Start of Recorded data

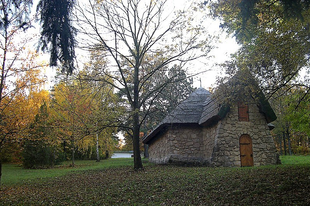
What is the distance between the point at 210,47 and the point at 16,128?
9210 millimetres

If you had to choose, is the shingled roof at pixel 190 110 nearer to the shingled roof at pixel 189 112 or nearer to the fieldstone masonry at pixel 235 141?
the shingled roof at pixel 189 112

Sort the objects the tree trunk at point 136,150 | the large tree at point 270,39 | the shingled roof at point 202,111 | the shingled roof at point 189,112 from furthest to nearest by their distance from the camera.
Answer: the shingled roof at point 189,112, the shingled roof at point 202,111, the tree trunk at point 136,150, the large tree at point 270,39

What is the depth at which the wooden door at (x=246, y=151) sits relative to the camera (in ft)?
44.0

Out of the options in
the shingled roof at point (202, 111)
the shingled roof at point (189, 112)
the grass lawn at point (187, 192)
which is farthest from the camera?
the shingled roof at point (189, 112)

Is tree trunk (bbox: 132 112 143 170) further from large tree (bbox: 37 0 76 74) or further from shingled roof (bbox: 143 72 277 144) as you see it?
large tree (bbox: 37 0 76 74)

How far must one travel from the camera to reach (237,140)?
1352 centimetres

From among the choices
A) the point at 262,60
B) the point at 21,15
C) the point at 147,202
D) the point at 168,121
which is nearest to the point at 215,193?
the point at 147,202

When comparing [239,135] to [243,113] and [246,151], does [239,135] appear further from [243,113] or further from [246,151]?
[243,113]

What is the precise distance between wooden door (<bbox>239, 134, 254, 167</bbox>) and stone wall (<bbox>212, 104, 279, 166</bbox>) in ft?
0.56

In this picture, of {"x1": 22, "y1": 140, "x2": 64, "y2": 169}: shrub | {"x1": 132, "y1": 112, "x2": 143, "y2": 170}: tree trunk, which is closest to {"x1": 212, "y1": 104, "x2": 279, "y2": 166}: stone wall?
{"x1": 132, "y1": 112, "x2": 143, "y2": 170}: tree trunk

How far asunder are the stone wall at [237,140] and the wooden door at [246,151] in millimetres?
170

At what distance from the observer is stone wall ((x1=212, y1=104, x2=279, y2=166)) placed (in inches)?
524

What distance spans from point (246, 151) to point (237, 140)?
30.3 inches

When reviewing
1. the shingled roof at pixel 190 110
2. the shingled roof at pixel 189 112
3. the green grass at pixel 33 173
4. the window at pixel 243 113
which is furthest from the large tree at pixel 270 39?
the green grass at pixel 33 173
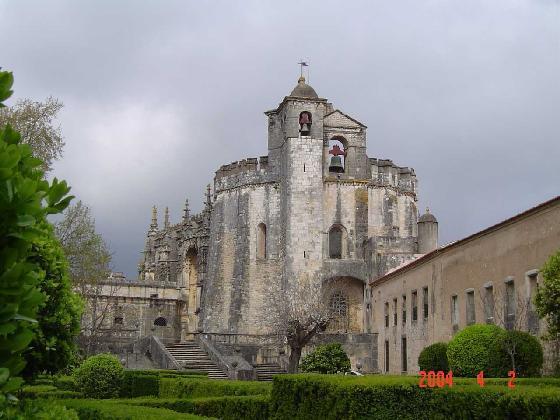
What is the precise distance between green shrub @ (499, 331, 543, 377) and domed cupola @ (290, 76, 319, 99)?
114ft

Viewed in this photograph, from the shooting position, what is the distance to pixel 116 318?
56.2m

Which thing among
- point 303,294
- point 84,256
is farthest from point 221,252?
point 84,256

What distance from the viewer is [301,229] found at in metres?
50.7

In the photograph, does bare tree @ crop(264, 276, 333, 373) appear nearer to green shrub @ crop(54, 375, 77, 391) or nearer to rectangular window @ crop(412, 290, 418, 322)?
rectangular window @ crop(412, 290, 418, 322)

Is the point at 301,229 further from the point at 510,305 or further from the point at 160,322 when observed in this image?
the point at 510,305

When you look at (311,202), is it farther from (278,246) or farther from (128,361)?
(128,361)

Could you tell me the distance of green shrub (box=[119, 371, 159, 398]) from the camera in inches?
1032

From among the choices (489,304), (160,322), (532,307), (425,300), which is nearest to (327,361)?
(425,300)

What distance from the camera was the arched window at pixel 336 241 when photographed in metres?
52.0

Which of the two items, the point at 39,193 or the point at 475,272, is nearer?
the point at 39,193

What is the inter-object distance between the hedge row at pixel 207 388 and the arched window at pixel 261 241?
2653 centimetres

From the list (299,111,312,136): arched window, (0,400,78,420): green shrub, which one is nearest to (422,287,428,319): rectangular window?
(299,111,312,136): arched window

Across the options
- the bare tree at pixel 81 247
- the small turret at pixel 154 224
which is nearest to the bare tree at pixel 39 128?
the bare tree at pixel 81 247

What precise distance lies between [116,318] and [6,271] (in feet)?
176
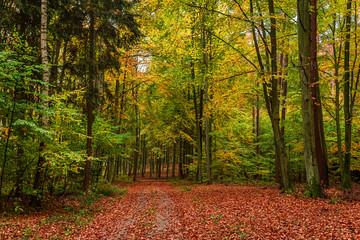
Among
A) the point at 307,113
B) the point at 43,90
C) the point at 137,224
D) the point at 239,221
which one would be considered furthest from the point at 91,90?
the point at 307,113

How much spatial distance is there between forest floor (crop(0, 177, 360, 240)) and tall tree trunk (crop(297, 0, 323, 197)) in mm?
609

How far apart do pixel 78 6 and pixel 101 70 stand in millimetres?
3144

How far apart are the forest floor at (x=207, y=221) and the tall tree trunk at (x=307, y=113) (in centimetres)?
61

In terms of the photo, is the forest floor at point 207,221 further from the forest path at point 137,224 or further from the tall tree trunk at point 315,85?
the tall tree trunk at point 315,85

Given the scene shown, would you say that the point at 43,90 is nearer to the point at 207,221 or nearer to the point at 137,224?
the point at 137,224

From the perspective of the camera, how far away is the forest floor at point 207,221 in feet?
17.0

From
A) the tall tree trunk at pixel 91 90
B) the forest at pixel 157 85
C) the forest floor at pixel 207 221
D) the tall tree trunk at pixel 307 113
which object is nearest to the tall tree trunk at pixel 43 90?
the forest at pixel 157 85

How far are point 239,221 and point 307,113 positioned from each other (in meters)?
4.67

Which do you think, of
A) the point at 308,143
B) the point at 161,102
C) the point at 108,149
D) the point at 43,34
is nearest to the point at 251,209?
the point at 308,143

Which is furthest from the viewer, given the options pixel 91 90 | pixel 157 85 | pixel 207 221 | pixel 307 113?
Result: pixel 157 85

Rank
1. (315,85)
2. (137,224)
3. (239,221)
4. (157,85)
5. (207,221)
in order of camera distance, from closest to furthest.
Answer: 1. (239,221)
2. (207,221)
3. (137,224)
4. (315,85)
5. (157,85)

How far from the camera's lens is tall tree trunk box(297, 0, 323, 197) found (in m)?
7.77

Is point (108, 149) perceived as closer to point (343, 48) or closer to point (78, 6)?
point (78, 6)

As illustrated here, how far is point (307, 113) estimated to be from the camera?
793cm
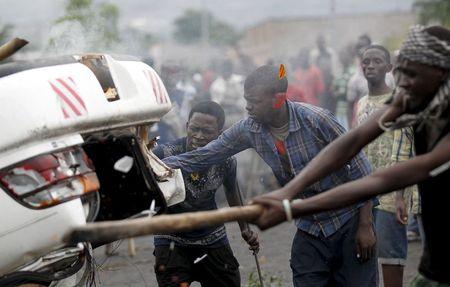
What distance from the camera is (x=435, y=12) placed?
25250 mm

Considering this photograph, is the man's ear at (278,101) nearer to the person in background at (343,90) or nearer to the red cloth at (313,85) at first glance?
the person in background at (343,90)

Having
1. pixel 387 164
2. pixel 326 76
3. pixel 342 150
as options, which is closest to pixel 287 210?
pixel 342 150

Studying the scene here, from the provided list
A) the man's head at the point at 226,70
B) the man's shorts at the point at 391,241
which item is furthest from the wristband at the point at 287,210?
the man's head at the point at 226,70

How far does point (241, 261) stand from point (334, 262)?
3153 millimetres

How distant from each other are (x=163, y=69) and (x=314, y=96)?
11.8ft

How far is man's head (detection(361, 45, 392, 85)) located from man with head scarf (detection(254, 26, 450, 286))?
135 inches

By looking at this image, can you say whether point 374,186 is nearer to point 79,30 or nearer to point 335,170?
point 335,170

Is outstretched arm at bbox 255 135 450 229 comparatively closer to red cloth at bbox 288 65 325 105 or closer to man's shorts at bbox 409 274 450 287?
man's shorts at bbox 409 274 450 287

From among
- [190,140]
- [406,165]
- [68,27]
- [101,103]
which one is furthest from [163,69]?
[406,165]

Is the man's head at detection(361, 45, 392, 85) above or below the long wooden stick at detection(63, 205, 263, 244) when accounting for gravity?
below

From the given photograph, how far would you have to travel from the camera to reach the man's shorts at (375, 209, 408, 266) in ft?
23.1

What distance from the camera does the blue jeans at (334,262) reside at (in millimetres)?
5812

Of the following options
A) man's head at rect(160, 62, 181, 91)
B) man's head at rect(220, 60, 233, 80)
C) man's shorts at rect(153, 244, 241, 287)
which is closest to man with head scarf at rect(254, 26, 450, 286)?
man's shorts at rect(153, 244, 241, 287)

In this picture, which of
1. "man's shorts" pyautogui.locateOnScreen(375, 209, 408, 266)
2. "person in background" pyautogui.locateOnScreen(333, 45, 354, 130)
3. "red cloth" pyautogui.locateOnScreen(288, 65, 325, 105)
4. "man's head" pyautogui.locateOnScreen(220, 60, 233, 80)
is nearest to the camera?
"man's shorts" pyautogui.locateOnScreen(375, 209, 408, 266)
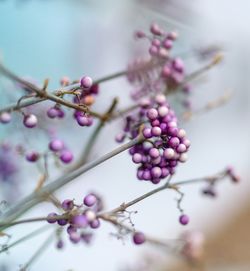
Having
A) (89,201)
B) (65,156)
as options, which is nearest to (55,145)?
(65,156)

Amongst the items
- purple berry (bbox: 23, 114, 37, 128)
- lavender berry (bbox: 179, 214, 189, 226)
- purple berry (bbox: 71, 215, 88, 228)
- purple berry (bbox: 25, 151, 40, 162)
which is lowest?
purple berry (bbox: 71, 215, 88, 228)

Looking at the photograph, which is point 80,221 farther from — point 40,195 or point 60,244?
point 60,244

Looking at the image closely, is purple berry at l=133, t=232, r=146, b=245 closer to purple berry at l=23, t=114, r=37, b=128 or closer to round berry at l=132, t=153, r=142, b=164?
round berry at l=132, t=153, r=142, b=164

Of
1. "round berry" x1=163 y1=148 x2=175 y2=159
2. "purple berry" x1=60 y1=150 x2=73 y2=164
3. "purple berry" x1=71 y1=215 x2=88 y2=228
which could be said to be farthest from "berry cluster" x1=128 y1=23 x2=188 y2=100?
"purple berry" x1=71 y1=215 x2=88 y2=228

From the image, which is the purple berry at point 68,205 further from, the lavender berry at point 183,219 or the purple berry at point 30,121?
the lavender berry at point 183,219

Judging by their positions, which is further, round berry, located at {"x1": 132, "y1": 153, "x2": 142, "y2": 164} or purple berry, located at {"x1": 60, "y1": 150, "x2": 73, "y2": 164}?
purple berry, located at {"x1": 60, "y1": 150, "x2": 73, "y2": 164}

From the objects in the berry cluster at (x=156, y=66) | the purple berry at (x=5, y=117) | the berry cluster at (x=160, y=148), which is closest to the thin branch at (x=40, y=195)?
the berry cluster at (x=160, y=148)

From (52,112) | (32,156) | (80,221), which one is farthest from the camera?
(32,156)

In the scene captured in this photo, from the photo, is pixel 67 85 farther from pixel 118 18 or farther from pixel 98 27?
pixel 98 27

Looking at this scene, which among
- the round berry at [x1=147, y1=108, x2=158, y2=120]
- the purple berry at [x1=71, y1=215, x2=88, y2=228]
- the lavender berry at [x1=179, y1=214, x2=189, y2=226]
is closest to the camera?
the purple berry at [x1=71, y1=215, x2=88, y2=228]
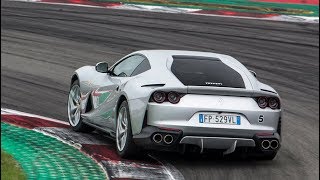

End of Recorded data

§ **Aim**
Rewrite the material from its beginning through the line containing "9210 millimetres", swapping "distance" for "separation" and leaving everything else unchanged. Omit the pictures from your answer.

§ **Exercise response**
What is the separation between the point at 210,47 and the point at 16,128?
9210 millimetres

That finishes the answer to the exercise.